Agora isso do Schoenberg é mesmo exemplo de esteta em torre de marfim, confundindo um plano subjectivo e pessoal com a modificação da vida colectiva. E até o Schoenberg pediu e demandou apoios para o seu sistema composicional, de colegas músicos e do público, claro. Sem esse apoio nunca hoje saberíamos o que é a dodecafonia.
Karlos
Interessante e decisiva talvez seja a incursão no famoso livro de Mehdi B. Kacém," Depois de Badiou ", que encerra uma monumental crítica do " sistema " construído nas últimas quatro décadas pelo antigo aluno de L. Althusser. MBK vai ao ponto de o classificar de extrema-direita metafísica e post-moderna stalino-wagnerista... " La paradoxie éclate dans l´entreprise actuelle de Badiou: traduire La République de Platon dans un langage acessible au public de Colaricocosshow( programa de TV de critica política com bonecos). Car dans ce livre, Platon ne développe pas une Théorie du Sujet mais de l´Etat ( ou, mais c´est le sinthome au sens fort, du Sujet comme Etat); et tout grand philosophe à sa suite aura toujours appelé " politique " une Théorie de l´Etat, de Platon et Aristote à Rousseau et Hegel en passant par Hobbes et Machiavel. Il ya l´exception Marx, bien sûr. C´est de lui que Badiou hérite le motif du dépérissement de l´Etat, como téléologie politique propre à nôtre séquence historiale. En d´autres termes, mais il n´est que aujourd´hui que nous puissions nous en aviser, la spécificité antiphilosophique du politique est précisément " l´aveuglement " de Badiou: quelle soit la seule " procédure générique " à pretendre à la place de la philosophie, tout simplement parce que la philosophie s´est originairement instituée comme prétention légitime à la place de la répartition de toutes les places, c´est-à-dire à la politique absolue, c´est-à-dire à l´Etat absolu. C´est ça que révèle, en plus de son aberration proprement épistémologique et conceptuelle, la pensée de l´Etat chez Badiou: son " communisme " concentrationnaire, sous prétexte d´abolir l État en retraduisant Platon, rêve de l´Etat absolu où tous seraient mis au pas, à la baguette et pour finir à la roue de rééducation ",MB Kacem, in Après Badiou,pág. 369, Éditions Grasset Et Fasquelle. Niet
Miguel, The idea, here, is that a truth's invariance makes it genuinely indiscernible: because a truth is everywhere and always the case, it passes unnoticed unless there is a rupture in the laws of being and appearance, during which the truth in question becomes, but only for a passing moment, discernible. Such a rupture is what Badiou calls an event, according to a theory originally worked out in Being and Event and fleshed out in important ways in Logics of Worlds. The individual who chances to witness such an event, if he is faithful to what he has glimpsed, can then introduce the truth by naming it into worldly situations.

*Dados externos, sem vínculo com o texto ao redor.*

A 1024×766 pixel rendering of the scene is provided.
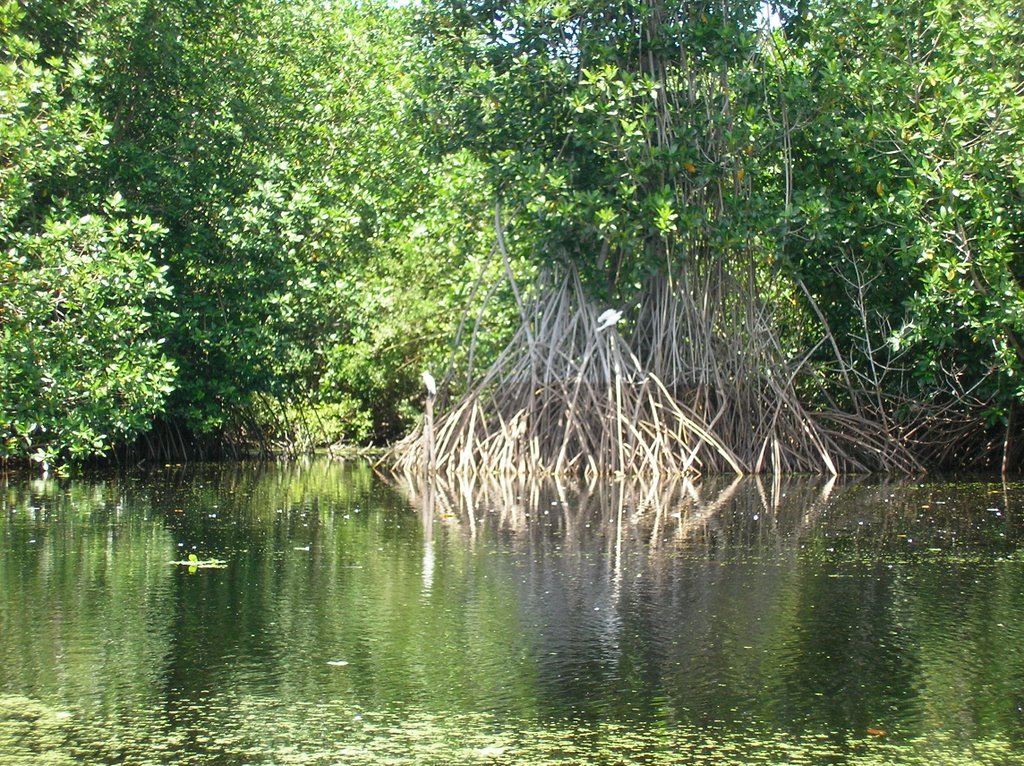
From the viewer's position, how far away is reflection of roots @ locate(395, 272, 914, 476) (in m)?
13.5

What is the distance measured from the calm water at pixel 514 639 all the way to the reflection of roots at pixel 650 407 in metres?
3.87

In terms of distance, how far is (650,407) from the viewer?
13711 mm

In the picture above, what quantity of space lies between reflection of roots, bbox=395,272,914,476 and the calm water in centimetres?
387

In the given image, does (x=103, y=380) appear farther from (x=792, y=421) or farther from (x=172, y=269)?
(x=792, y=421)

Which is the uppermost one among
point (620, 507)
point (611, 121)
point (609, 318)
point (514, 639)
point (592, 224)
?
point (611, 121)

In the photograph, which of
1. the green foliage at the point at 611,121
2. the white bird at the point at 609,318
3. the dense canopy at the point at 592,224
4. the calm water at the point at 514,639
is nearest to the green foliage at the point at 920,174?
the dense canopy at the point at 592,224

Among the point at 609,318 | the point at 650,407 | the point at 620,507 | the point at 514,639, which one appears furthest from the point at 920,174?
the point at 514,639

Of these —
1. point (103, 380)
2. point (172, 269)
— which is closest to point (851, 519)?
point (103, 380)

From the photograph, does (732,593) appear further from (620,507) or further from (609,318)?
(609,318)

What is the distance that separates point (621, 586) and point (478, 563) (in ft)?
3.33

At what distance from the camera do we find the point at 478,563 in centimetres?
722

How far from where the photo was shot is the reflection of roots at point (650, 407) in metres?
13.5

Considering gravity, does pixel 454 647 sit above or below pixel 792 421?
below

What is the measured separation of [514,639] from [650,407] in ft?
28.2
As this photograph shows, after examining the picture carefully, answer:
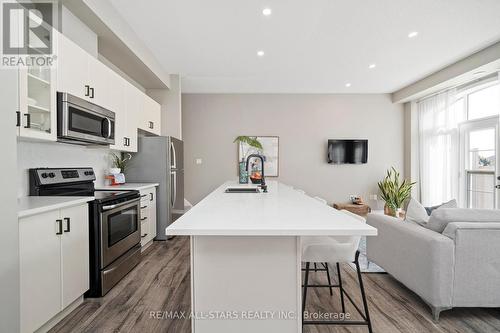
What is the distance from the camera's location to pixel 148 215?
11.4 ft

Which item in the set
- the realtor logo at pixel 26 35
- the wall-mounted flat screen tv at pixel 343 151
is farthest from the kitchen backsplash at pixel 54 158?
the wall-mounted flat screen tv at pixel 343 151

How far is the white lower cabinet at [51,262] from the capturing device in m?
1.51

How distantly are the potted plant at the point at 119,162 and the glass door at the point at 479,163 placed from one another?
5630mm

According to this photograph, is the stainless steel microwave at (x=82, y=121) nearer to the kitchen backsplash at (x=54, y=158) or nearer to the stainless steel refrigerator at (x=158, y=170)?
the kitchen backsplash at (x=54, y=158)

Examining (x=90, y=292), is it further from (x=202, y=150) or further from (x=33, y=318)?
(x=202, y=150)

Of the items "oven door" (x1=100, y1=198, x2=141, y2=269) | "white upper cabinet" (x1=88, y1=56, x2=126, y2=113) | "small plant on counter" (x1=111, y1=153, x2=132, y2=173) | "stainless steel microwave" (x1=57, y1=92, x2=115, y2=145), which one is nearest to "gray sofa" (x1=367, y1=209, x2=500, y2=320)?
"oven door" (x1=100, y1=198, x2=141, y2=269)

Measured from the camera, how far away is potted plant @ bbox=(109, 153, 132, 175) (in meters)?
3.44

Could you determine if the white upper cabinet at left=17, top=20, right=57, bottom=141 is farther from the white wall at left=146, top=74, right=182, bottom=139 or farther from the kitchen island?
the white wall at left=146, top=74, right=182, bottom=139

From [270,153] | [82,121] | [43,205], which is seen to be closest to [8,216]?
[43,205]

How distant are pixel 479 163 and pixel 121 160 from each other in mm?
5866

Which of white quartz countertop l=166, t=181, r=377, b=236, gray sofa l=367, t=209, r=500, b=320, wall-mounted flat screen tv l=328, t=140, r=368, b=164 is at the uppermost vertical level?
wall-mounted flat screen tv l=328, t=140, r=368, b=164

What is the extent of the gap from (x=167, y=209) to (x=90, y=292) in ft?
5.64

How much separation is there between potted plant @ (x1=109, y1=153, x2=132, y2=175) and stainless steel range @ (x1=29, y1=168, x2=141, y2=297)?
1.85 ft

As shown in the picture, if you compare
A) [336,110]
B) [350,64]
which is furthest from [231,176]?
[350,64]
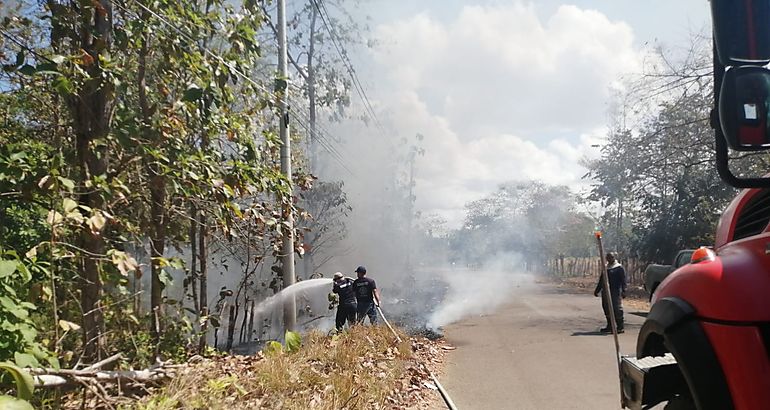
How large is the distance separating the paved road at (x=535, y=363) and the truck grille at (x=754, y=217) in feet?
11.3

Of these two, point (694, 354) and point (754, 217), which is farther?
point (754, 217)

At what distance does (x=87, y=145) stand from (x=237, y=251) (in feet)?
23.9

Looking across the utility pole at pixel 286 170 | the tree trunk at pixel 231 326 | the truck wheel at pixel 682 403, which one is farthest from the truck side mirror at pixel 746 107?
the tree trunk at pixel 231 326

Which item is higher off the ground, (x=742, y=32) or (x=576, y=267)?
(x=742, y=32)

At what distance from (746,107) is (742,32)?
26 cm

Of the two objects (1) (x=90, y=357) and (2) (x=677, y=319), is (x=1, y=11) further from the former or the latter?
(2) (x=677, y=319)

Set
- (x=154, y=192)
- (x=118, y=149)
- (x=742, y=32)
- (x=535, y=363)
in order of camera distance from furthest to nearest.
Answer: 1. (x=535, y=363)
2. (x=154, y=192)
3. (x=118, y=149)
4. (x=742, y=32)

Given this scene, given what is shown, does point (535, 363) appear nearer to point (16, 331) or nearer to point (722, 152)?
point (722, 152)

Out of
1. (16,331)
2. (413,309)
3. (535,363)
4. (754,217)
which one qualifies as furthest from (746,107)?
(413,309)

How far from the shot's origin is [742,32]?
1.68 m

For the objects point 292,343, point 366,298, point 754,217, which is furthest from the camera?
point 366,298

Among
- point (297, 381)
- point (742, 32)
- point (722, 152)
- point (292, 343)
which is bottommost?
point (297, 381)

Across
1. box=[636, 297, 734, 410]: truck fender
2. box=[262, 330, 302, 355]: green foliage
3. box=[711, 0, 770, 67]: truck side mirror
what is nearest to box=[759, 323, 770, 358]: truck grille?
box=[636, 297, 734, 410]: truck fender

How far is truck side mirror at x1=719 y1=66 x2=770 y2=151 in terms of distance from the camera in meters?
1.70
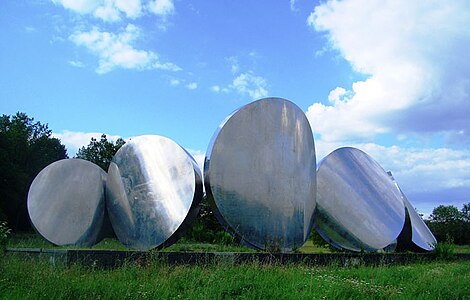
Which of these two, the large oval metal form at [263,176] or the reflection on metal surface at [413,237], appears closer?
the large oval metal form at [263,176]

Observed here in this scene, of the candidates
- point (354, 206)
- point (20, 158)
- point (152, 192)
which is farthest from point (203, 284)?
point (20, 158)

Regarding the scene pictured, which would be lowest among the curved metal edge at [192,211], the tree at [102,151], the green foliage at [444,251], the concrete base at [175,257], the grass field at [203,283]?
the grass field at [203,283]


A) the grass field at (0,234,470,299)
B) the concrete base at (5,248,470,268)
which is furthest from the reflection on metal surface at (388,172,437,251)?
the grass field at (0,234,470,299)

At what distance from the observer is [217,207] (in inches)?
485

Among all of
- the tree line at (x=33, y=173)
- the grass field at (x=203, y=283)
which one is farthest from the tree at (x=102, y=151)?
the grass field at (x=203, y=283)

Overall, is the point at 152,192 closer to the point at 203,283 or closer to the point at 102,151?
the point at 203,283

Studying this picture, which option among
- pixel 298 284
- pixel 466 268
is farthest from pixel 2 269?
pixel 466 268

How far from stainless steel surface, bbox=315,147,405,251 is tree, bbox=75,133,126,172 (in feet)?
93.5

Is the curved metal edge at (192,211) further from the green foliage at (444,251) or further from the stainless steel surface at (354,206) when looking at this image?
the green foliage at (444,251)

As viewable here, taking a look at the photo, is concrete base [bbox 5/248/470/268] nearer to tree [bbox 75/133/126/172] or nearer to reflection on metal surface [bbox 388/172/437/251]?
reflection on metal surface [bbox 388/172/437/251]

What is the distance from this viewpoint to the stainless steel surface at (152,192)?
44.2 ft

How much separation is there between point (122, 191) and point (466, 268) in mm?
9180

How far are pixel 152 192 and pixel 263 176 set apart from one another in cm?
314

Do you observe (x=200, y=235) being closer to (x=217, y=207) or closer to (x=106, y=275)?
(x=217, y=207)
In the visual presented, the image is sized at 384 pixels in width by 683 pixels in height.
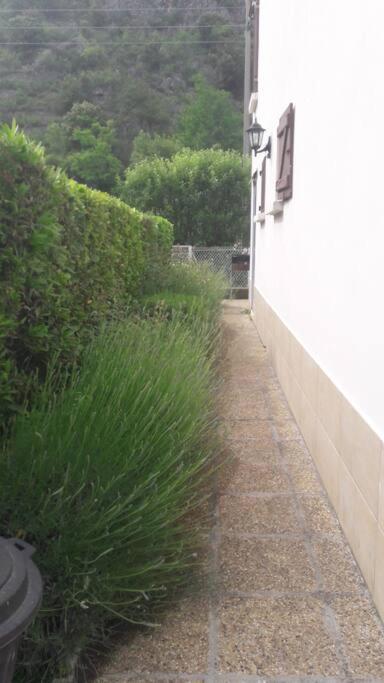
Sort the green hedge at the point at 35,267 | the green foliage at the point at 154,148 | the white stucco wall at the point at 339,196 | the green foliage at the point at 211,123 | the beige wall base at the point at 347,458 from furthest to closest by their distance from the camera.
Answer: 1. the green foliage at the point at 211,123
2. the green foliage at the point at 154,148
3. the green hedge at the point at 35,267
4. the white stucco wall at the point at 339,196
5. the beige wall base at the point at 347,458

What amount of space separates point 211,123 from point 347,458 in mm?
43880

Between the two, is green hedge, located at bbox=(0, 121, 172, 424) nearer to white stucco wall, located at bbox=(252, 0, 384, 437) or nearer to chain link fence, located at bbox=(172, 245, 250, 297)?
white stucco wall, located at bbox=(252, 0, 384, 437)

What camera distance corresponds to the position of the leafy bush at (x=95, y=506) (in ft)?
6.81

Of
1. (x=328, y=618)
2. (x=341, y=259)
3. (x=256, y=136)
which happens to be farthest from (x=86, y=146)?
(x=328, y=618)

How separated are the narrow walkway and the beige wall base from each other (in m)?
0.11

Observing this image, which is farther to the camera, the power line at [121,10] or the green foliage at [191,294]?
the power line at [121,10]

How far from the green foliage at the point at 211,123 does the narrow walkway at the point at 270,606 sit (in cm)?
4056

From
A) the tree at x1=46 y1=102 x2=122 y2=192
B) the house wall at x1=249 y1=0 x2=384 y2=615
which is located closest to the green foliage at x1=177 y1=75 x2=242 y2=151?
the tree at x1=46 y1=102 x2=122 y2=192

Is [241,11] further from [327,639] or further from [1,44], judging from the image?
[327,639]

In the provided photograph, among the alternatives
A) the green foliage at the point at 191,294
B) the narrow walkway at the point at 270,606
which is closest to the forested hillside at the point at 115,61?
the green foliage at the point at 191,294

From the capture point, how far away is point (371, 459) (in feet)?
7.97

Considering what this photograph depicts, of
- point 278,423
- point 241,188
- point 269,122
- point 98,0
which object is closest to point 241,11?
point 98,0

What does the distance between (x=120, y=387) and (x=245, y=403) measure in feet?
9.09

For Badiou, it is by positioning oneself to the truth of an event that a human animal becomes a subject; subjectivity is not an inherent human trait. According to a process or procedure that subsequently unfolds only if those who subject themselves to the glimpsed truth continue faithful in the work of announcing the truth in question, genuine knowledge is produced (knowledge often appears in Badiou's work under the title of the "veridical"). While such knowledge is produced in the process of being faithful to a truth event, it should be noted that, for Badiou, knowledge, in the figure of the encyclopedia, always remains fragile, subject to what may yet be produced as faithful subjects of the event produce further knowledge. According to Badiou, truth procedures proceed to infinity, such that faith (fidelity) outstrips knowledge. (Badiou, following both Lacan and Heidegger, distances truth from knowledge.) The dominating ideology of the day, which Badiou terms "democratic materialism," denies the existence of truth and only recognize "bodies" and "languages." Badiou proposes a turn towards "dialectical materialism," which recognizes that there are only bodies and languages, except there are also truths.